§ **Extract**:

- Opening Delimiter -

# Classify Stars in Colliding Galaxies

Using ~5000 labeled stars out of ~80,000 in each galaxy (170,000 stars total), make a model to predict and/or classify all the stars in the collection of the galaxy collision.

![KNN Classifier results for colliding galaxies](Assets/KNNPredictionResult.png "Classifying Stars in Colliding Galaxies")

Follow the creation of two synthetically created star locations in Euclidean coordinates. The galaxies are set to collide with each other. Techniques described are an approach to classifying which stars belong to which galaxy after the collision. We also later identify the coordinates of pairs of points that lie within a radius R of each other. Points already lying with radius R in either galaxy are ignored, and the focus is narrowed to points in one galaxy in close proximity to the points in the other galaxy.

We synthesize ~ 80,000 stars in each of two galaxies—a fictitious GFFA ("galaxy far, far away") and a fictitious "Xeno", which is the backdrop for Superman's Krypton. Combined, this is over 100,000 stars, for which we search for neighboring pairs on the order of a few light years apart.

Play the following video which plots and rotates the combined galaxies. It plots a 3D scatter plot of the nearly 200,000 stars in the two galaxies. It gradually reduces the opacity of each star to ultimately reveal the one or two or handfuls of stars that are within a given radius of each other as a result of the collision of the two galaxies. The center bulge in each galaxy is so dense that the red zone stars are not visible until we turn the opacity of the stars down significantly.


<video controls src="./Videos/CollidingGalaxiesAnimation.mp4" />



# Learning Objectives:
 
1. Apply scikit-learn kNN  (using k-d tree) and RandomForest to classify stars belonging to each galaxy within a combined super galaxy to determine most accurate model.
1. Apply Intel® Extension for Scikit-learn* patch and SYCL context to compute on available GPU resource.
1. **Optional**: Use KDtree, also known as, k-d tree to find all stars interacting within a given radius (say two light years) due to the collision of two galaxies.


To synthesized the galaxy data uses a parametric equations described in the following paper [A New Formula Describing the Scaffold Structure of Spiral Galaxies](https://arxiv.org/ftp/arxiv/papers/0908/0908.0892.pdf) regarding the parametric equation of arm: :


$$ r \left( \phi \right) = \frac{A}{log(B \  \ tan(\frac{\phi}{2N}))  } $$

The synthesizer used here, generates an arbitrary number of arms, generates a 3D gauassian distribution of stars around a galactic center, then distributes a gausian distribiutoin  of stars along the length of each arm

We also used rotation matrices  from this blog [3D Rotations and Euler angles in Python](https://www.meccanismocomplesso.org/en/3d-rotations-and-euler-angles-in-python/)

- Closing Delimiter -

§ **Data extract**:
- Opening Delimiter -

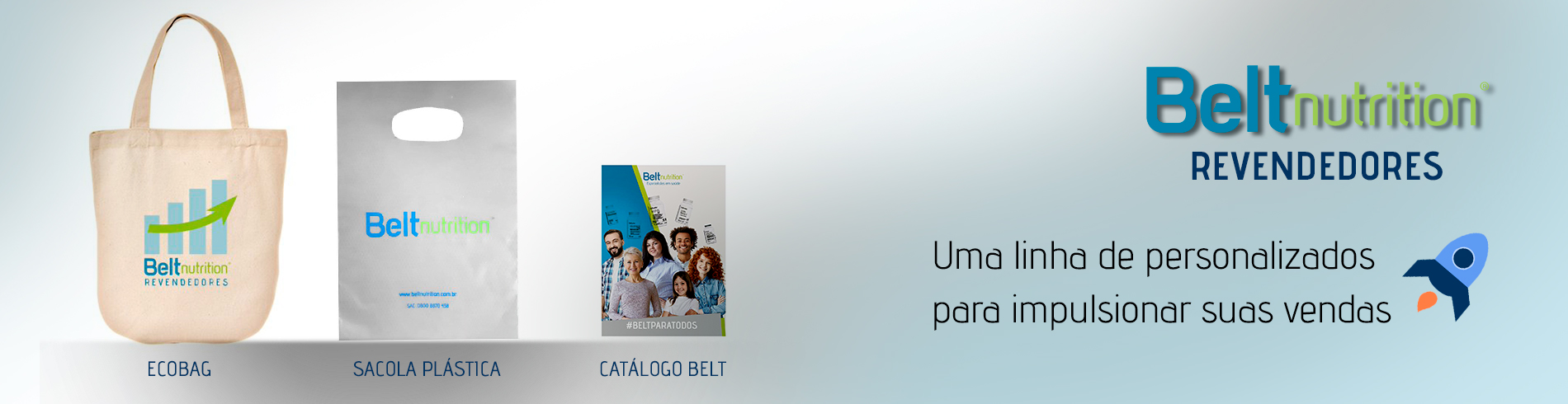 MATERIAL DE APOIO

- Closing Delimiter -

§ **Things to do**:
#1 In the galaxy collision page, rewrite the passage starting at "# Classify Stars" and ending at "the other galaxy.", putting "Cartesian coordinates" in place of "Euclidean coordinates".
#2 According to the galaxy collision page, why must the video lower the opacity of the stars so much?
#3 Based on the galaxy collision page, decide whether each statement agrees with the text. Answer yes or no, and quote the words that decide it.
(a) The synthesizer always gives each galaxy exactly two arms.
(b) About 5000 labeled stars are used from each galaxy.
(c) Pairs of points already lying within radius R in the same galaxy are kept in the search.

§ **Task-by-task solutions**:
#1
# Classify Stars in Colliding Galaxies

Using ~5000 labeled stars out of ~80,000 in each galaxy (170,000 stars total), make a model to predict and/or classify all the stars in the collection of the galaxy collision.

![KNN Classifier results for colliding galaxies](Assets/KNNPredictionResult.png "Classifying Stars in Colliding Galaxies")

Follow the creation of two synthetically created star locations in Cartesian coordinates. The galaxies are set to collide with each other. Techniques described are an approach to classifying which stars belong to which galaxy after the collision. We also later identify the coordinates of pairs of points that lie within a radius R of each other. Points already lying with radius R in either galaxy are ignored, and the focus is narrowed to points in one galaxy in close proximity to the points in the other galaxy.

#2 The center bulge of each galaxy is so dense that it hides the red zone stars. These stars lie within a given radius of each other because of the collision, and they become visible only once the opacity is turned down significantly.

#3
(a) No: "generates an arbitrary number of arms"
(b) Yes: "Using ~5000 labeled stars out of ~80,000 in each galaxy"
(c) No: "Points already lying with radius R in either galaxy are ignored"